In the forum thread below about the forces on an object sliding down a hill, give the passage from "Welcome to PF!" to "have a force P." again, swapping "inclined plane" for "slope".

- TEXT PASSAGE
________________________________________
What are the forces acting on an object sliding down a hill?

[sauri]

homework help!

Hi! everyone I am new tp physics and I need help. We had just finished a part on Newtons 1st and 2nd laws and were given a question as follows.

An object is sliding down a hill, at an angle 30 degrees to the horizontal. The object has mass 50Kg. If the acceleration of the object is 0.6 ms^-2, what is the friction force acting on the object.

So, I first began by constructing the free body force dig. I marked the weight Mg downwards, the normal reaction R upwards, frictional force backwards and a force P forward. So firstly did I mark it correctly?

Now I know that F=ma does apply here but I am not sure about the other component. All I could come up with is
Psin30+mg = R and F= Pcos30.
I know something is wrong here but I don't know what!. Can anyone help me please?

 

[phucnv87]

\large F_{\text{friction}=\mu mg\cos\theta=(\tan\theta-\frac{a}{g\cos\theta})mg\cos\theta=...

 

[sauri]

Thnks for the reply but I can't understnd the equation you have given. Could you explain the equation or is there any other way to find the friction by resolving the individual forces?
Thanks again.

 

[Hootenanny]

Welcome to PF! Your diagram is nearly right. The gravity should be acting straight down and frictional force acting backwards parallel to the inclined plane as you say. Make sure the normal reaction force is acting upwards perpendicular to the inclined plane. However, your question does not mention an additional accelerating force so you have to assume gravity is the only force acting and therefore you don't have a force P.

You need to startby summing all the forces acting to pull the object down the hill, in this case it is only gravity, but you need to resolve the force parallel to the inclined plain. However, there is a frictional force acting to oppose the force of gravity so using Newton's law F = ma we can say:
F_{net} = ma \Rightarrow F_{gravity} - F_{frictional} = ma
Don't forget to resolve the force of gravity (using trig). The frictional force doesn't need resolving because it always acts parallel to the plain of motion.

Hope this helps.

 

[sauri]

O.k, I am still a bit confused because the question states that the object is sliding down the hill at an angle of 30 degrees, so shouldn't there be a gravitational force acting in that direction?. I was kinda thinking that while the weight (Mg) acted directly downwards, gravity (g) would act at an incline of 30 degerees to the horizontal. Or am I still going about it the wrong way??
________________________________________
- INFORMATION SHOWN
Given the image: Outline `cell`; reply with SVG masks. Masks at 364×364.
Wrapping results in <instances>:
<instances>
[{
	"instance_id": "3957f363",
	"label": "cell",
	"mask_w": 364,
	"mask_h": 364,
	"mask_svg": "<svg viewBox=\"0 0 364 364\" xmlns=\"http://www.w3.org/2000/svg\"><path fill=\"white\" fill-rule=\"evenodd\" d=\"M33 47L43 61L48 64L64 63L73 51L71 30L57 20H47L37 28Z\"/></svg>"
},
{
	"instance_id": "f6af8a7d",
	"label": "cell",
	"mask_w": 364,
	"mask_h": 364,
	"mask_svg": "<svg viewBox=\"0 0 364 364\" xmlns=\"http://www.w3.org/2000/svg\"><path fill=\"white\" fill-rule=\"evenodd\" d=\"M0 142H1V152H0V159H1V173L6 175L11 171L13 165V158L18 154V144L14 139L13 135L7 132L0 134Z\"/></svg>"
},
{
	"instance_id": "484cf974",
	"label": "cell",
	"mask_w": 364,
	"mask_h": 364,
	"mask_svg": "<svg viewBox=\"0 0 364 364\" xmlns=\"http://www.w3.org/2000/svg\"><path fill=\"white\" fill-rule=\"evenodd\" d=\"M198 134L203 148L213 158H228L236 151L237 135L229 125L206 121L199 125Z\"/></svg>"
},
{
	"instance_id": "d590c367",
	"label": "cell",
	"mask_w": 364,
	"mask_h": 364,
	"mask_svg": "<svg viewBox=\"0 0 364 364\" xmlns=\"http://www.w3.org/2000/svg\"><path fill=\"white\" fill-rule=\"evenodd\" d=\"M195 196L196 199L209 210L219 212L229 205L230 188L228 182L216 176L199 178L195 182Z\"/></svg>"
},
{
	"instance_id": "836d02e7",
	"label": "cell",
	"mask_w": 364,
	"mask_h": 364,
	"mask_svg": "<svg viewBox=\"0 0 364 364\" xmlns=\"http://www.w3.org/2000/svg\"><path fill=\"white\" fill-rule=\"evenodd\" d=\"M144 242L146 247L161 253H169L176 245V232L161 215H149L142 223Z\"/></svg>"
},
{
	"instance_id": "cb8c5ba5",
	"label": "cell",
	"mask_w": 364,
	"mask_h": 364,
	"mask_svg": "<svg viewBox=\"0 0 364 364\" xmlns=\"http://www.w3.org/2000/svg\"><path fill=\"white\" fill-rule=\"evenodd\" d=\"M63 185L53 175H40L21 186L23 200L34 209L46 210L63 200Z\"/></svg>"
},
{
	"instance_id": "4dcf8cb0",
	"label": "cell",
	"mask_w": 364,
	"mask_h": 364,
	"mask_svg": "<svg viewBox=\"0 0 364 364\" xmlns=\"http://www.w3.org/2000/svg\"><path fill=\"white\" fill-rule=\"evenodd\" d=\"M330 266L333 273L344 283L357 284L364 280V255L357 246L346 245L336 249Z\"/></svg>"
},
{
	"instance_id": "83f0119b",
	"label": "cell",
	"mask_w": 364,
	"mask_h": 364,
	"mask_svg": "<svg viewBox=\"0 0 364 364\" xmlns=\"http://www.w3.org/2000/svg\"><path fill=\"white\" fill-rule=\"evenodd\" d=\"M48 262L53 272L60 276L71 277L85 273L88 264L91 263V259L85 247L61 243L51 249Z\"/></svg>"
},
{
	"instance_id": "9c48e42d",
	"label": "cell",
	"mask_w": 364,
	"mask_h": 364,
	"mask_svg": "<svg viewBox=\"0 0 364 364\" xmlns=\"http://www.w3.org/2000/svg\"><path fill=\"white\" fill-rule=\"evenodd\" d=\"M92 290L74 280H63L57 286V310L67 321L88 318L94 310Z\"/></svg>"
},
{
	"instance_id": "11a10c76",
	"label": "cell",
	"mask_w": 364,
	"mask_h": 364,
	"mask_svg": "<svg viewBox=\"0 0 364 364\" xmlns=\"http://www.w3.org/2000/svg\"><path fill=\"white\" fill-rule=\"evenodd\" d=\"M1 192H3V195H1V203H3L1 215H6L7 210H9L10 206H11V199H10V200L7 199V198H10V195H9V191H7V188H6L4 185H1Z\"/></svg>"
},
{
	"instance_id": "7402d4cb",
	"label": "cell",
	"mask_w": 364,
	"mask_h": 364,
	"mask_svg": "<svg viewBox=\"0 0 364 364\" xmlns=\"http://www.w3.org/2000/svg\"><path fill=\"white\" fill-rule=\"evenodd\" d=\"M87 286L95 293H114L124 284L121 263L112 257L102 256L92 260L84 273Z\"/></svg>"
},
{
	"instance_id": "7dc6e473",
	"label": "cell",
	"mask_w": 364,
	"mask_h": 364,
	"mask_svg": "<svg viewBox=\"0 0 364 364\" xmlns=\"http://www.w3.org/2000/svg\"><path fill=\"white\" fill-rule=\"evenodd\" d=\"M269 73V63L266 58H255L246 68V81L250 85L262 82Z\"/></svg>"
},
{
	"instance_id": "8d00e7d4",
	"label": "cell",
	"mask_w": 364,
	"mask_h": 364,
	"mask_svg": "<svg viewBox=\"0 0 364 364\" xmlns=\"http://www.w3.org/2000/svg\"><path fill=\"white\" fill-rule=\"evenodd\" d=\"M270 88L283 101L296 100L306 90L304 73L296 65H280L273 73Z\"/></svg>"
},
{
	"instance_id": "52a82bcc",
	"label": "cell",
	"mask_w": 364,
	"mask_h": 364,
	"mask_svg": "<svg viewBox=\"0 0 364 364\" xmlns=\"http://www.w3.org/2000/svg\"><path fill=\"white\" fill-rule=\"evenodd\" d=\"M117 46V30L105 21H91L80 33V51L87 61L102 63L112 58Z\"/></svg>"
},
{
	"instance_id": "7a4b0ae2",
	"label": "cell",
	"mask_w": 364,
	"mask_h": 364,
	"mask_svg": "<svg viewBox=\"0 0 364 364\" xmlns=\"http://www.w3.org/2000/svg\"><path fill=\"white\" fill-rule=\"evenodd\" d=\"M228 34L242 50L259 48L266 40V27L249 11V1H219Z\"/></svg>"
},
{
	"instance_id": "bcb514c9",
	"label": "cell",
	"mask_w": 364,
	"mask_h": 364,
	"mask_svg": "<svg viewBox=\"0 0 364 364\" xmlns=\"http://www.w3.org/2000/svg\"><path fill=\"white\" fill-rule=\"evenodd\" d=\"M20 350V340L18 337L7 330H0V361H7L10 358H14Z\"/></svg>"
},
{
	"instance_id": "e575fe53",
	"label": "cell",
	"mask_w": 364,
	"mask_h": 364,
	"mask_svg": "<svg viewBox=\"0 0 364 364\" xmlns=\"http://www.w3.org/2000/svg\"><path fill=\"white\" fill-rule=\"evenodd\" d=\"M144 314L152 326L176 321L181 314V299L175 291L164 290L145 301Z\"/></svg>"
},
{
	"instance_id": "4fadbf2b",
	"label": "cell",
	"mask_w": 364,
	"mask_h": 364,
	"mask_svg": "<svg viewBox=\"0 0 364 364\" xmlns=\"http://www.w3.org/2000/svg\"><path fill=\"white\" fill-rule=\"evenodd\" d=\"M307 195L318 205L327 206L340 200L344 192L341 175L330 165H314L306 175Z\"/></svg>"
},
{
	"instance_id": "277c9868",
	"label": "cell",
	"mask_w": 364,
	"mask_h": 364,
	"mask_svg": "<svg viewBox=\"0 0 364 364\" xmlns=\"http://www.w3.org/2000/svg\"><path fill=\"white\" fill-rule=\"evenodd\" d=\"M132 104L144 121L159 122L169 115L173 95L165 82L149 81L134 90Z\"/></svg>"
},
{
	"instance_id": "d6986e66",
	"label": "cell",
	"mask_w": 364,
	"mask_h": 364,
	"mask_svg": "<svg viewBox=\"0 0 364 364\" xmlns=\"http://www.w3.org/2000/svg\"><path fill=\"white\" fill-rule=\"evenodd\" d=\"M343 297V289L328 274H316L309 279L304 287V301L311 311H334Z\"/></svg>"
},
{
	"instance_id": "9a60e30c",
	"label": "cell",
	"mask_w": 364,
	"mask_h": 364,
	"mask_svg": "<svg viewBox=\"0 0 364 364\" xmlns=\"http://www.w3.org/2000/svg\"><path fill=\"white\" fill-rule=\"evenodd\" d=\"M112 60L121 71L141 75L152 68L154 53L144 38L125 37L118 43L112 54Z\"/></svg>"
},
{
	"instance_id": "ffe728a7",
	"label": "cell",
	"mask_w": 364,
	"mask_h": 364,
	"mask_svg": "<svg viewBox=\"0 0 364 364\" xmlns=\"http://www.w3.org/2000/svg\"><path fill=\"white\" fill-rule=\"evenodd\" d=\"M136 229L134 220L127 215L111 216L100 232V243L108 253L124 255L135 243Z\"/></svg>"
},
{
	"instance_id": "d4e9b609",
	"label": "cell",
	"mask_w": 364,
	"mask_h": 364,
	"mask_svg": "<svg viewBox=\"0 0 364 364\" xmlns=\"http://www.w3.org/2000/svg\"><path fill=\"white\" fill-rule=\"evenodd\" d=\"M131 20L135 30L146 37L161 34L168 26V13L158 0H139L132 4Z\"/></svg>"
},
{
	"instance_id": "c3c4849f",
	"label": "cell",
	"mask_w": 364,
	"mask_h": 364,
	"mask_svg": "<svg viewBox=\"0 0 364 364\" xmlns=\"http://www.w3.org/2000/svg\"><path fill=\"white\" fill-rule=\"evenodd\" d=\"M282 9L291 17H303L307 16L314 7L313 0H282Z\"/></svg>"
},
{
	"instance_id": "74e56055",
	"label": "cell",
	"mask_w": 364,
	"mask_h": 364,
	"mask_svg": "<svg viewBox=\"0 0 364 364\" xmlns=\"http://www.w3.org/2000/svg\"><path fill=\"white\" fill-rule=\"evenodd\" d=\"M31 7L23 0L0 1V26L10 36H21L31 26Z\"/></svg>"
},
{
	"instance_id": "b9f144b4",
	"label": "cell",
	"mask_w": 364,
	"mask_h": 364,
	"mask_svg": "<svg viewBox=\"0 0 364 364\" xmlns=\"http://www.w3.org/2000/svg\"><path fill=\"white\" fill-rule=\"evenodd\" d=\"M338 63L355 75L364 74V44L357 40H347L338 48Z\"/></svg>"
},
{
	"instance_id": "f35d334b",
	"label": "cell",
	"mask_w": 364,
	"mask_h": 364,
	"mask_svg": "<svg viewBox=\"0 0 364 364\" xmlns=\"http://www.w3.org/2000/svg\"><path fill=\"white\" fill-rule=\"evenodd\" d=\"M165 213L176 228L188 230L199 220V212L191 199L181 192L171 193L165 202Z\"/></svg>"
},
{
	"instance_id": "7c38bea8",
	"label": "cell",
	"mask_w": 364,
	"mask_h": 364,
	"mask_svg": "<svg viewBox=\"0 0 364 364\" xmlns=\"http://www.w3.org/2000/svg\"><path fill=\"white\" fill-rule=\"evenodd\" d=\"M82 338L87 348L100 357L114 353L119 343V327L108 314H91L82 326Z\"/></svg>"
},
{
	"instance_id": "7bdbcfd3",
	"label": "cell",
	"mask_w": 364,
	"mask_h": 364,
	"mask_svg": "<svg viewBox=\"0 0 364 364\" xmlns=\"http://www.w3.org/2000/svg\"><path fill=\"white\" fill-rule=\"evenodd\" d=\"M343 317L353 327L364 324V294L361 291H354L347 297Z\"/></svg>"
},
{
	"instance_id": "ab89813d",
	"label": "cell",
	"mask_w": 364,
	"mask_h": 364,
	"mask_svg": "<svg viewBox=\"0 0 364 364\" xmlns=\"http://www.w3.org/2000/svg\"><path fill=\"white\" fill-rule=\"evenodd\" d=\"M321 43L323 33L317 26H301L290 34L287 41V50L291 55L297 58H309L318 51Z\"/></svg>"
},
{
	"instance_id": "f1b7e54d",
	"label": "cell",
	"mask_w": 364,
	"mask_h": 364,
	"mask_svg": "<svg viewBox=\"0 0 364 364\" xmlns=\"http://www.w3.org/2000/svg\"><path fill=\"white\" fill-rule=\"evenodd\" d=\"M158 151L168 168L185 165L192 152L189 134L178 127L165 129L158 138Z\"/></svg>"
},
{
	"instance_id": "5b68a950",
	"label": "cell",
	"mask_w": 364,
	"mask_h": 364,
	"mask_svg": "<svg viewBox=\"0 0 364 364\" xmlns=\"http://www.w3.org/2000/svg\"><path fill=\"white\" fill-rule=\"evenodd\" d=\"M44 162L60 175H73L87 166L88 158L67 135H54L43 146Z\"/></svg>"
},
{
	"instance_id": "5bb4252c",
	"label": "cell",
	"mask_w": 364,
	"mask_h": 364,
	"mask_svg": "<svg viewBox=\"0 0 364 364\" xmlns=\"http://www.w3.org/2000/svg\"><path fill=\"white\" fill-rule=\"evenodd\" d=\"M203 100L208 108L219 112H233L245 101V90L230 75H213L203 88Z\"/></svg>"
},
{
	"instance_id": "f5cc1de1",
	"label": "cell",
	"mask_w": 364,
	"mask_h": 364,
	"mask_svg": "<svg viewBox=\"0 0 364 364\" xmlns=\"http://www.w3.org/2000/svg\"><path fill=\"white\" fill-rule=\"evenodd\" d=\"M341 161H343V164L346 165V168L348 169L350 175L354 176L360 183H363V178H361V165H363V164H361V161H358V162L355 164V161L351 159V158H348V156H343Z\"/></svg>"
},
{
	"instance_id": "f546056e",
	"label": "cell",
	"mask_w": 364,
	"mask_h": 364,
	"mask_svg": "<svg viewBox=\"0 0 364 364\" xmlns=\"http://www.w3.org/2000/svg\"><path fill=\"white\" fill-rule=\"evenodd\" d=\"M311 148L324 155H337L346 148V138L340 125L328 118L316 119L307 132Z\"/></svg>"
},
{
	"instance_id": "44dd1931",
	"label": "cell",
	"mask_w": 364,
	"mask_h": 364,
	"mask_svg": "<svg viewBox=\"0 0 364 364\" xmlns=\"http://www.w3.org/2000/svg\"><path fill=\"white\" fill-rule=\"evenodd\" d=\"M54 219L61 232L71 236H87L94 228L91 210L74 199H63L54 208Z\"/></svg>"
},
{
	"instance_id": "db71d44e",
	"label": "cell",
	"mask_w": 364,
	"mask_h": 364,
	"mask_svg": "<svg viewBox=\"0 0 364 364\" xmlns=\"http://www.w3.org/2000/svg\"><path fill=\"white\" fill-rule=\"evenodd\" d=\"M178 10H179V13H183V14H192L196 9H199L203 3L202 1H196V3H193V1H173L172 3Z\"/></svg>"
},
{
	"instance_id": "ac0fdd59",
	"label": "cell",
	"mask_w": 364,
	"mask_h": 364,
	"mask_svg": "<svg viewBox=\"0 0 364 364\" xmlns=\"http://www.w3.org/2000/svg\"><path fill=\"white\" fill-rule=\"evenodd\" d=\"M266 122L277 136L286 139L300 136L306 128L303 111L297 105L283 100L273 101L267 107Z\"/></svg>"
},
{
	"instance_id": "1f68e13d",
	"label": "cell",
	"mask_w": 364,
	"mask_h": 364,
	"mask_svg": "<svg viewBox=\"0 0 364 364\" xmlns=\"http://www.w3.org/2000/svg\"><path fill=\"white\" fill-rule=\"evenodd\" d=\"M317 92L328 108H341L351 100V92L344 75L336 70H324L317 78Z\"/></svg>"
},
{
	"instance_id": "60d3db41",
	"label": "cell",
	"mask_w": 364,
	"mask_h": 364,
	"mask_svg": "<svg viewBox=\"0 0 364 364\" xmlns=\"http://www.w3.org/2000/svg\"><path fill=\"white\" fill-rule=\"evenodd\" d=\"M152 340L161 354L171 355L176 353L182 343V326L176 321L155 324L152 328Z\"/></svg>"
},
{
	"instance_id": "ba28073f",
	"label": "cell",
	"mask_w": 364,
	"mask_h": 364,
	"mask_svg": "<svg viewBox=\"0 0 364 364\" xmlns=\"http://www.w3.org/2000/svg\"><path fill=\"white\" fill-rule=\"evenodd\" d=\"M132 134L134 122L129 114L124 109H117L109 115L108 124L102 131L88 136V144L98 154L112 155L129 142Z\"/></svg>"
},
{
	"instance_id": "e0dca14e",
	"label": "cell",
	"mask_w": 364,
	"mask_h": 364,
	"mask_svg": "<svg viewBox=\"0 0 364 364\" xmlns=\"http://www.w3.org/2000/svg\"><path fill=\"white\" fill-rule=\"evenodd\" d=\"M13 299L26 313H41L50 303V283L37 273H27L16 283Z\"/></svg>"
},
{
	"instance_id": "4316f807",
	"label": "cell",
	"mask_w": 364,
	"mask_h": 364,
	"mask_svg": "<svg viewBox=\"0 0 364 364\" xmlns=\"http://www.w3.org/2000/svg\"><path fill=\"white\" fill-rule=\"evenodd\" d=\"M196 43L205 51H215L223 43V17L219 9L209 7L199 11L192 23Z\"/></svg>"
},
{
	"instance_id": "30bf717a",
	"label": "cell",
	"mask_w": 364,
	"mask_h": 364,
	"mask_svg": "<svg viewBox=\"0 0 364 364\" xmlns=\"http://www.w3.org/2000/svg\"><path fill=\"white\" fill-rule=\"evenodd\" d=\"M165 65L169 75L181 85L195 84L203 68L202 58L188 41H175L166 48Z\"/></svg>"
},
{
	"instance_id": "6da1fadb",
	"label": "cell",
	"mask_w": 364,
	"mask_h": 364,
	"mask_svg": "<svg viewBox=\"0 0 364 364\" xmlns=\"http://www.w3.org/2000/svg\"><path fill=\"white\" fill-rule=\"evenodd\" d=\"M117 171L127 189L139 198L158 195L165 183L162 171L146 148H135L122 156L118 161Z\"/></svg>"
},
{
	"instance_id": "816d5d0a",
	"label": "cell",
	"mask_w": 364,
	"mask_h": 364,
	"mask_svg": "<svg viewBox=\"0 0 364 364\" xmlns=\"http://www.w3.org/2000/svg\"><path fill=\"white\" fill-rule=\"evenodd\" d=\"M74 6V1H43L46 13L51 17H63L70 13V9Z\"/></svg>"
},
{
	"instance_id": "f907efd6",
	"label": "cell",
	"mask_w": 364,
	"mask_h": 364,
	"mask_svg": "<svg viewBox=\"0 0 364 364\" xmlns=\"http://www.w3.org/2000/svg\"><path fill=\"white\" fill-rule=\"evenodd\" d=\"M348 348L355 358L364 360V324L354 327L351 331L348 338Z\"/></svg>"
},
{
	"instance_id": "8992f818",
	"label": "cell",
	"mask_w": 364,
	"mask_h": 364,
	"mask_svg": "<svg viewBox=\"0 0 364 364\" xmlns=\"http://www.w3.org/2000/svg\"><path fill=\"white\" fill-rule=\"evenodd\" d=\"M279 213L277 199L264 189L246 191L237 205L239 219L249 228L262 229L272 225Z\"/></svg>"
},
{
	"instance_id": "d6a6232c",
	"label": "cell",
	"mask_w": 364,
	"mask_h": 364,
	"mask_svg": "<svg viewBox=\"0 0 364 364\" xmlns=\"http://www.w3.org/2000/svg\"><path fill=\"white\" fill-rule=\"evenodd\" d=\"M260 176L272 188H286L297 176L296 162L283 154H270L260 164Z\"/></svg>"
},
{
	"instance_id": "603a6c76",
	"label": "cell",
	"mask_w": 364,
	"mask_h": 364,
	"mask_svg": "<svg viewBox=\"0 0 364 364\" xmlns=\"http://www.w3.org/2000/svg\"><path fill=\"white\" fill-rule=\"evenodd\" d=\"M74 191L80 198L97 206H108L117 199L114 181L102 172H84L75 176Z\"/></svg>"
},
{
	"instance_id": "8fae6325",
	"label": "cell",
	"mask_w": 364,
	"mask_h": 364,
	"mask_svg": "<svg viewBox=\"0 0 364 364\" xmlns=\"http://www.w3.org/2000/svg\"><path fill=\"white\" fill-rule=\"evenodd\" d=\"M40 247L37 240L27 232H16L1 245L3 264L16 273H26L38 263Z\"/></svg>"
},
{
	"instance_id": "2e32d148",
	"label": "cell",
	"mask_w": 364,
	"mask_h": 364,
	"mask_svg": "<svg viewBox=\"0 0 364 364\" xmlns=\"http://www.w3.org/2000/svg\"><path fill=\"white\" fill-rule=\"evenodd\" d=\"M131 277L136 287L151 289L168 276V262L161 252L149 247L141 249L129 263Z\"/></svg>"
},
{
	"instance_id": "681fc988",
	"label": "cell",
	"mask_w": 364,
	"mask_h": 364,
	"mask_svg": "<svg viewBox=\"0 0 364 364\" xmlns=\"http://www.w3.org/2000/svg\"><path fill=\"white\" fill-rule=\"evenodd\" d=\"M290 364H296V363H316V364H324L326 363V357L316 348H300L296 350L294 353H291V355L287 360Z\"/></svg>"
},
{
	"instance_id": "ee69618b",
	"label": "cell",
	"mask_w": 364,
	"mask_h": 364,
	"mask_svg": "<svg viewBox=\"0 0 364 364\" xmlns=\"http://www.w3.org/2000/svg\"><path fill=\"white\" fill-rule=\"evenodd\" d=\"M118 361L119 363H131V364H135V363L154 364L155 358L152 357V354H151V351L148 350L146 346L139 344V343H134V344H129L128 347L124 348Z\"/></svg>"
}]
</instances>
________________________________________
- OUTPUT OF THE TASK
Welcome to PF! Your diagram is nearly right. The gravity should be acting straight down and frictional force acting backwards parallel to the slope as you say. Make sure the normal reaction force is acting upwards perpendicular to the slope. However, your question does not mention an additional accelerating force so you have to assume gravity is the only force acting and therefore you don't have a force P.